Fortaleza – Não passava das 5h quando Dandara Kataryne, de 42 anos, despertou no último dia 15. Pulou da rede onde dormia na sala de piso de concreto, passou o café e avisou à mãe que iria à casa de Vitória, também no Conjunto Ceará, periferia de Fortaleza. “Vai com Deus, meu filho”, respondeu dona Francisca. Pela manhã e no fim do dia, Dandara ajudava a vizinha e amiga de infância nos afazeres domésticos para ganhar uns trocados. Há alguns anos, o corpo franzino, fragilizado pelo vírus HIV, contraído em São Paulo, impedia-a de ir à Praia de Iracema atender a seus clientes.

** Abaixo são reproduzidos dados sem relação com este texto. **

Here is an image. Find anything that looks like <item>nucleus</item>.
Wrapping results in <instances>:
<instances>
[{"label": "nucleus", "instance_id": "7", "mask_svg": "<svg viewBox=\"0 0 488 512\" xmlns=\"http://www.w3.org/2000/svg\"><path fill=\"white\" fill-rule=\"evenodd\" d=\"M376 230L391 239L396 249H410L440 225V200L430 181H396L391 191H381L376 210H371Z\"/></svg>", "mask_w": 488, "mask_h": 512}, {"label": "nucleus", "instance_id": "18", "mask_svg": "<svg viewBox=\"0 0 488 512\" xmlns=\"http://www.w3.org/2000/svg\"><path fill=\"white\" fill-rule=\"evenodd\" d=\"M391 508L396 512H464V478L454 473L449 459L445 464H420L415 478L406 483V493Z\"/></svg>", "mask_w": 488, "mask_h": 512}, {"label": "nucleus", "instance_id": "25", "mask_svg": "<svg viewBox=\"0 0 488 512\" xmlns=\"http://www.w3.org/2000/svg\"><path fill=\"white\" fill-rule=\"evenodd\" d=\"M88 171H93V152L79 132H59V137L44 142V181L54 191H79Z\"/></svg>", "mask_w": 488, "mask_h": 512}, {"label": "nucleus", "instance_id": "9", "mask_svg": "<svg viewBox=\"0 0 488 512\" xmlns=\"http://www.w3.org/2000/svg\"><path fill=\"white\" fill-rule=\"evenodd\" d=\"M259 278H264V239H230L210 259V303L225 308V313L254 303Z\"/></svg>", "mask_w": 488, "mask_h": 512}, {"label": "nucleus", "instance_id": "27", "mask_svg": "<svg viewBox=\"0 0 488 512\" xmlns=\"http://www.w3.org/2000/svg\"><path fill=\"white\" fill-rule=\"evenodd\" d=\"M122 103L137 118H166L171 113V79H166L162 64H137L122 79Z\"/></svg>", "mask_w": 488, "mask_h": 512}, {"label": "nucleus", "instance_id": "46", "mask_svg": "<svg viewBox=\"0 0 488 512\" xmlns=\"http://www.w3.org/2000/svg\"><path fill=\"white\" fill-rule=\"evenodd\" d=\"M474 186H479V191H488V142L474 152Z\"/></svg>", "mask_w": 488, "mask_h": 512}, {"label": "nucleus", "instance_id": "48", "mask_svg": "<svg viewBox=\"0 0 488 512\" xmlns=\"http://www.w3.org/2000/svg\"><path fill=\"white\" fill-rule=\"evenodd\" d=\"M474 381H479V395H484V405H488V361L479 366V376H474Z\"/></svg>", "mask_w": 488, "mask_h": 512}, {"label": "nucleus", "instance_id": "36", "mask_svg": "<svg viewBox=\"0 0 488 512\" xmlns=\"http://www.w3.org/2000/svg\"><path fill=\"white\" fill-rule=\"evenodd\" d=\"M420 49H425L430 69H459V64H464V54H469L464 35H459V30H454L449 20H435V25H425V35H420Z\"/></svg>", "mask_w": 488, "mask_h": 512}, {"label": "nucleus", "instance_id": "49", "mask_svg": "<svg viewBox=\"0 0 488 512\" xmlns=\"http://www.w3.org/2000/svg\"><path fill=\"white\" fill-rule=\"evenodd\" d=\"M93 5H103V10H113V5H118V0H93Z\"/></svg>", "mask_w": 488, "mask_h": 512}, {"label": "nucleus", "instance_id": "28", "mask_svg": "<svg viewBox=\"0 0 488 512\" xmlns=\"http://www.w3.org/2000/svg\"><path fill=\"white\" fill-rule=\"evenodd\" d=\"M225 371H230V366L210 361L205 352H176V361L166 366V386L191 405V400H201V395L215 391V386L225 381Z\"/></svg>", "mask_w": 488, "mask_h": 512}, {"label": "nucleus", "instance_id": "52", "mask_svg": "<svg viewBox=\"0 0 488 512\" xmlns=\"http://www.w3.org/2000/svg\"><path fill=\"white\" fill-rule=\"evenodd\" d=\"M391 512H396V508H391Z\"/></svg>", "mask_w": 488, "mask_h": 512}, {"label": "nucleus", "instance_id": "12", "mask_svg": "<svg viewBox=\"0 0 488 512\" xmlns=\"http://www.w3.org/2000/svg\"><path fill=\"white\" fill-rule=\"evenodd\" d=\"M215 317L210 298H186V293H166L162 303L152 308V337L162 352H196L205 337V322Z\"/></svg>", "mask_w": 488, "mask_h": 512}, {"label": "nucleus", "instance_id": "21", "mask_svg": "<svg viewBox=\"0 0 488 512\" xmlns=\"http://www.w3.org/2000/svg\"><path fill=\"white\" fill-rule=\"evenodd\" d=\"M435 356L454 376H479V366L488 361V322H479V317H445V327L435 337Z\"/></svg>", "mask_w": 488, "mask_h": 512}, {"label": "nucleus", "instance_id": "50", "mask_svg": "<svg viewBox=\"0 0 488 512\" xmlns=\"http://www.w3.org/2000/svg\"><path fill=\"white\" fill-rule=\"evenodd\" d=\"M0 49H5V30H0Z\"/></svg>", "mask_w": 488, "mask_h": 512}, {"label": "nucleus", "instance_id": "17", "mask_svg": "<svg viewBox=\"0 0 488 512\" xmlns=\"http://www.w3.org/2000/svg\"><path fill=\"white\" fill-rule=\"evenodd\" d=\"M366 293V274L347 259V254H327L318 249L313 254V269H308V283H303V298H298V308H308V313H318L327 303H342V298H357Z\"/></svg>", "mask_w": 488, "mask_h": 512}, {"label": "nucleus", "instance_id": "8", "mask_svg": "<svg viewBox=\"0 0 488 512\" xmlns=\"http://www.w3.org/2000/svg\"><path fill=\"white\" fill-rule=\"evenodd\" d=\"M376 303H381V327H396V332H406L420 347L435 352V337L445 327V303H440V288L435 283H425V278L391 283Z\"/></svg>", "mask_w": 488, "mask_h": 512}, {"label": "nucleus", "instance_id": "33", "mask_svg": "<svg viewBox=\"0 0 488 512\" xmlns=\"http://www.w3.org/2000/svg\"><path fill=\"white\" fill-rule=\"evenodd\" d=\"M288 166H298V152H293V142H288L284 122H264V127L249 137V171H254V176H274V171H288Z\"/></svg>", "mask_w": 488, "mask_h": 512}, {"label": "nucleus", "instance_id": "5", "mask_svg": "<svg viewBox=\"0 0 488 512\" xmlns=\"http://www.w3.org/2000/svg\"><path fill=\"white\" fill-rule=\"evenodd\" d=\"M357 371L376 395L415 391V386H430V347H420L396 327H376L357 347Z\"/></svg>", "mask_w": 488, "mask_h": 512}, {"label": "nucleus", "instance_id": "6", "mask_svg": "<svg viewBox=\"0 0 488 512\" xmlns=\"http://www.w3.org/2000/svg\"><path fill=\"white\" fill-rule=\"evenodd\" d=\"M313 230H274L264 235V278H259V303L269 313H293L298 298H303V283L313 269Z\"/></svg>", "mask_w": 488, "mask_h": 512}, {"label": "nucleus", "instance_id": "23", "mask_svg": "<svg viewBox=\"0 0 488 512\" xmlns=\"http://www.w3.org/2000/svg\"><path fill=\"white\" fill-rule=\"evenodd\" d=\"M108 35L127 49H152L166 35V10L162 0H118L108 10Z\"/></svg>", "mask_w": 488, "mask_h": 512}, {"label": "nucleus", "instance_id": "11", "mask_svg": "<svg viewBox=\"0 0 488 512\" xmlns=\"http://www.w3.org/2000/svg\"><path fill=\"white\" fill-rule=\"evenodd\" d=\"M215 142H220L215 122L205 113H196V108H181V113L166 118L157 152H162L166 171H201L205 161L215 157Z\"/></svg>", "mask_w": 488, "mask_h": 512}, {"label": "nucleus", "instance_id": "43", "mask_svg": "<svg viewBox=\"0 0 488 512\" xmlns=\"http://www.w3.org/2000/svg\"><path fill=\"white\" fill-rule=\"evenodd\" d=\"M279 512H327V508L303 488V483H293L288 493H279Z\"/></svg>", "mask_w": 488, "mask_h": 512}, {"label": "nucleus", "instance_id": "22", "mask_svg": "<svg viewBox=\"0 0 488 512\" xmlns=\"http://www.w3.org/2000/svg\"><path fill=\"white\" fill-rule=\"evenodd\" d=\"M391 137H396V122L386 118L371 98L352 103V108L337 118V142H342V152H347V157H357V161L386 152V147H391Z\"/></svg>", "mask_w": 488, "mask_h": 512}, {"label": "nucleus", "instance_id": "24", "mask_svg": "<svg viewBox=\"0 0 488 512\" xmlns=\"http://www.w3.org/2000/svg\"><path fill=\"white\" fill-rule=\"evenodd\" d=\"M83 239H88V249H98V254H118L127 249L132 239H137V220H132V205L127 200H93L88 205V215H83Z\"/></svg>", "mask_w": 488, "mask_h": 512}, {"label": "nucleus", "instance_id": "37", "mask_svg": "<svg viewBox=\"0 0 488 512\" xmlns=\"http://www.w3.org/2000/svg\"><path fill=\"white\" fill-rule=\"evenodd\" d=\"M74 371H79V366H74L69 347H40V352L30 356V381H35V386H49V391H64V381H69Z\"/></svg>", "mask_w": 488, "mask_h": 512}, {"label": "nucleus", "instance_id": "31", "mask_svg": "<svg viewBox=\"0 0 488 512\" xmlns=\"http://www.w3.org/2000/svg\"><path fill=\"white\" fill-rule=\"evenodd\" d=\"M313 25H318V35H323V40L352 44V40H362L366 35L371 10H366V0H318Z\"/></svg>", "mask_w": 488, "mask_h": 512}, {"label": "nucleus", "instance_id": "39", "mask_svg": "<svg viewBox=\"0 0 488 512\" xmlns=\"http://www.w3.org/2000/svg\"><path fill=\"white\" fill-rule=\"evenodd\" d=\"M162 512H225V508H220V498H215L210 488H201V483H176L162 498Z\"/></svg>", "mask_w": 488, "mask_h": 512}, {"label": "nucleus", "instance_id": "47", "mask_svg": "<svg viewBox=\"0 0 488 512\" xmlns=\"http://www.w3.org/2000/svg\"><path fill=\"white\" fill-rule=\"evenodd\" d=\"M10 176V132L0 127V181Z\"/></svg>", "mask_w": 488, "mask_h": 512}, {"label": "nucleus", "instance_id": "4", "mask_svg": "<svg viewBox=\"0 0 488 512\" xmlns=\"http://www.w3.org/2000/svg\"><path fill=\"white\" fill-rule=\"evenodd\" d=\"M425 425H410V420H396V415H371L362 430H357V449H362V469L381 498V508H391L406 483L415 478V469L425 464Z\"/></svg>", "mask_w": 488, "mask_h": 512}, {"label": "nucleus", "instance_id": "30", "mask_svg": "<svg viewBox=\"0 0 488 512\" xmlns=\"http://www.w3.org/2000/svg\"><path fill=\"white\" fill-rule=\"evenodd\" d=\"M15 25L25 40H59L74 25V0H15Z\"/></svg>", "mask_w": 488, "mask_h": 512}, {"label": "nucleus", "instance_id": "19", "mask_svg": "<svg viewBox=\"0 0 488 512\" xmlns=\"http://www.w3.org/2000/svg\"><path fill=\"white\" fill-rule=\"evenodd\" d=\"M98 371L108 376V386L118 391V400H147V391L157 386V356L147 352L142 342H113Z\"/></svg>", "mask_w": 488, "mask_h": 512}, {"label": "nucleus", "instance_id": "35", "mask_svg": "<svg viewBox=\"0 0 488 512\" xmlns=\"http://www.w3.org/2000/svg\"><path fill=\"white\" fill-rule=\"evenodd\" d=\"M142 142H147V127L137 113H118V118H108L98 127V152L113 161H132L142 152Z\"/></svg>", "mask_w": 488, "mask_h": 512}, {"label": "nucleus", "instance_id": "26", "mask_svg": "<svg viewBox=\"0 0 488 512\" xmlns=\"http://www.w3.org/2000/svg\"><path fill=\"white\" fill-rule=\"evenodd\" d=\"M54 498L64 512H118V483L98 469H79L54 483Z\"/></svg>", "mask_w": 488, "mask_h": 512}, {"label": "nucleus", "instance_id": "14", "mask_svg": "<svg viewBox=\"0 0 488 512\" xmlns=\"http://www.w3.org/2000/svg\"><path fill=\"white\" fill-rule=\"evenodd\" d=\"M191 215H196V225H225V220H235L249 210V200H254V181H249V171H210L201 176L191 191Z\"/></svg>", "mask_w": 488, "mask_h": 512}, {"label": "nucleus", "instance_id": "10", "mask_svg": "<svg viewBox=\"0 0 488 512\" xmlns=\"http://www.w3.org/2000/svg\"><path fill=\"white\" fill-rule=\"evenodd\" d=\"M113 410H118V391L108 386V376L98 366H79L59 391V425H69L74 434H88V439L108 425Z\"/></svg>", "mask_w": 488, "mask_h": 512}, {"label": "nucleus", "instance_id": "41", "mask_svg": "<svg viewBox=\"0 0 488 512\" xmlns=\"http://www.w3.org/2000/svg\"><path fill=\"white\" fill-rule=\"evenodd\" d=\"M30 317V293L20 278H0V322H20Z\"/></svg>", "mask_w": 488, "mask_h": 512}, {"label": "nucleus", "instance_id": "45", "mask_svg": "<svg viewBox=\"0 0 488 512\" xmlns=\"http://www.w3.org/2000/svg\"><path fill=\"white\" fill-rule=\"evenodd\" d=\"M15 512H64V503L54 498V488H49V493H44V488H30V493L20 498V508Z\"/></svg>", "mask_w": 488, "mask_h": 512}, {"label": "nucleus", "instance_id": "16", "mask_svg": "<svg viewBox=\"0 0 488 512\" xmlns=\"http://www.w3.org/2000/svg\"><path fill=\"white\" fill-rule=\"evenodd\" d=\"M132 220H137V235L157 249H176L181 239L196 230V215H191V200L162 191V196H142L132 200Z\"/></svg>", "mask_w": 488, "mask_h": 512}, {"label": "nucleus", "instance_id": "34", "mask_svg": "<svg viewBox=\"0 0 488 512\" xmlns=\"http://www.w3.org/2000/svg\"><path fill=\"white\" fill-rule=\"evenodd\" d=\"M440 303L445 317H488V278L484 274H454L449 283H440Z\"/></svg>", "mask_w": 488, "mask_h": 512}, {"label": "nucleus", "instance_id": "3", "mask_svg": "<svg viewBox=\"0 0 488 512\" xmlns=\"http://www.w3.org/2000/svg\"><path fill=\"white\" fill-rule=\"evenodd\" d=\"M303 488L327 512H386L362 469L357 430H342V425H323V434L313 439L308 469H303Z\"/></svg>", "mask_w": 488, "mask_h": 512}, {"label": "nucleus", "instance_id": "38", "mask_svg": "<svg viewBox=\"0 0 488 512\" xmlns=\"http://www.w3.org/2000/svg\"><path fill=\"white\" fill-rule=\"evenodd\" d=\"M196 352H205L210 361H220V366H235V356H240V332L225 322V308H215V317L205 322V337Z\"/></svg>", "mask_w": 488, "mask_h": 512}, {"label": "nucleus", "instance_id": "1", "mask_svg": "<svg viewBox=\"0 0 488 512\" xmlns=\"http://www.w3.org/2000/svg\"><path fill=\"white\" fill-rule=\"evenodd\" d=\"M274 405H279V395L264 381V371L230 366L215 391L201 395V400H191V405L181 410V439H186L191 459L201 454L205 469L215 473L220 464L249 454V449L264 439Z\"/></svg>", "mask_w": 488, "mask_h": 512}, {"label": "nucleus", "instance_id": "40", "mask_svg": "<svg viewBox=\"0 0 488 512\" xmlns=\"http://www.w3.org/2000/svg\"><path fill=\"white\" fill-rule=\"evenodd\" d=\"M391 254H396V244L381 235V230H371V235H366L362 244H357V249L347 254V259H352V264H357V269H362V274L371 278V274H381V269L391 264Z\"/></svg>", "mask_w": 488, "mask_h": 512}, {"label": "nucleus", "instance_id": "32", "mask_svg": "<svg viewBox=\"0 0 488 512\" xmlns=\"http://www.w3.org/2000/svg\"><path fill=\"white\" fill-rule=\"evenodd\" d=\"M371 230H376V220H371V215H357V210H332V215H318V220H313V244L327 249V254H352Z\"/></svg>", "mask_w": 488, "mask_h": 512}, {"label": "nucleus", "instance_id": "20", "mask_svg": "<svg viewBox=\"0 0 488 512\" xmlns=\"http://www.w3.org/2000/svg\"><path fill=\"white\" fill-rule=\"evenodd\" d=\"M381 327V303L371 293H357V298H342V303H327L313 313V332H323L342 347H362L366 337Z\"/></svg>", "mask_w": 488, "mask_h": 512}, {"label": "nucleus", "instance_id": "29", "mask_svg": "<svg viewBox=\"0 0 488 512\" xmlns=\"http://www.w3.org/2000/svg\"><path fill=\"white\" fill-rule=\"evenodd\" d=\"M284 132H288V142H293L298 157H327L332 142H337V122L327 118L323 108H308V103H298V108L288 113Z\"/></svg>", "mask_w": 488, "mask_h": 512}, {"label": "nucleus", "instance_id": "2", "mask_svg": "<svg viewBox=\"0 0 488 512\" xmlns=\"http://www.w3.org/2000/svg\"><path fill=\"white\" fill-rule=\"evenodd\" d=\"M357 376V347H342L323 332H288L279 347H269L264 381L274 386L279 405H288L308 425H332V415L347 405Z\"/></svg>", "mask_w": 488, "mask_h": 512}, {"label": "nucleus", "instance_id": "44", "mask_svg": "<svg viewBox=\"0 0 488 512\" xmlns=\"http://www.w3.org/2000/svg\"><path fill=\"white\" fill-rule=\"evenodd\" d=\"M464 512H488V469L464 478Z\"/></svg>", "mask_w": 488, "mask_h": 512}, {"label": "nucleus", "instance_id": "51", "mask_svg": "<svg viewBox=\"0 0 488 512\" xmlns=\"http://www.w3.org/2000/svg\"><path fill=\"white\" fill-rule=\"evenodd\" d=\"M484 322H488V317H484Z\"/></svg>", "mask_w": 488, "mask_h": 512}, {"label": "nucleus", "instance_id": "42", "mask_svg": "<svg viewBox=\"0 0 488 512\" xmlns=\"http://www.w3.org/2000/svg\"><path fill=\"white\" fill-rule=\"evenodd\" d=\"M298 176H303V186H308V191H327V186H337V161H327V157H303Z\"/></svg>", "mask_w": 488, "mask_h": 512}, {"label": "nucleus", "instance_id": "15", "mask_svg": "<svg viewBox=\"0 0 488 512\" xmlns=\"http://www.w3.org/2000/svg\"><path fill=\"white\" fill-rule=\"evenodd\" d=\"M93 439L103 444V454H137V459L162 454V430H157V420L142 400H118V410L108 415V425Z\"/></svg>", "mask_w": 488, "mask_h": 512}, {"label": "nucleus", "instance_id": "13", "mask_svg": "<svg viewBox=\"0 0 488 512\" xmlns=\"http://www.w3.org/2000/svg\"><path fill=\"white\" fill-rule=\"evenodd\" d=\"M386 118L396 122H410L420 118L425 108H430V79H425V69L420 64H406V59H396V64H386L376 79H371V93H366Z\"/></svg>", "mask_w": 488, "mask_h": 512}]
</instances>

Por força do hábito, nunca saia sem um punhado de camisinhas e de gel lubrificante nos bolsos de seus shortinhos. Mas a atividade não garantia mais o sustento. Ainda assim, Dandara mantinha o senso de humor e o carisma na estrutura raquítica de 50 e poucos quilos, distribuídos em 1,72m. “Sou uma garota gostosa”, dizia. Além da autoestima, esbanjava humildade, sem se envergonhar de pedir esmola ao perambular com o rebolado pelas ruas do Conjunto Ceará
“Volto no fim do dia, minha deusa?”, perguntou Dandara, que tinha verdadeira fascinação por Vitória Holanda, também de 42 – diferentemente de Dandara, a amiga conseguiu construir uma carreira e carrega no peito distintivo como investigadora da Polícia Civil do Ceará. “Pode vir sim, Cleilson”, confirmou. Dandara não voltou. Vitória só a viu novamente num vídeo de 1 minuto e 20 segundos que, pelas redes sociais, ganhou o mundo e escancarou um problema negligenciado no Brasil, país que mais mata travestis e transexuais em todo o planeta.
25 assassinatos este ano

O linchamento foi em plena luz do dia, na Rua Manoel Galdino, no Conjunto Palmares, Bairro Bom Jardim – a cerca de quatro quilômetros da casa de Dandara. Coincidência ou não, Palmares é também o nome de um dos mais importantes quilombos do período colonial, liderado por Zumbi. “Acredito que Dandara também será ícone para a libertação de uma classe”, afirma Vitória. Dandara dos Palmares também morreu em fevereiro, mas de 1694. Relatos apontam que ela teria se jogado de uma pedreira para não se render a militares e voltar à escravidão.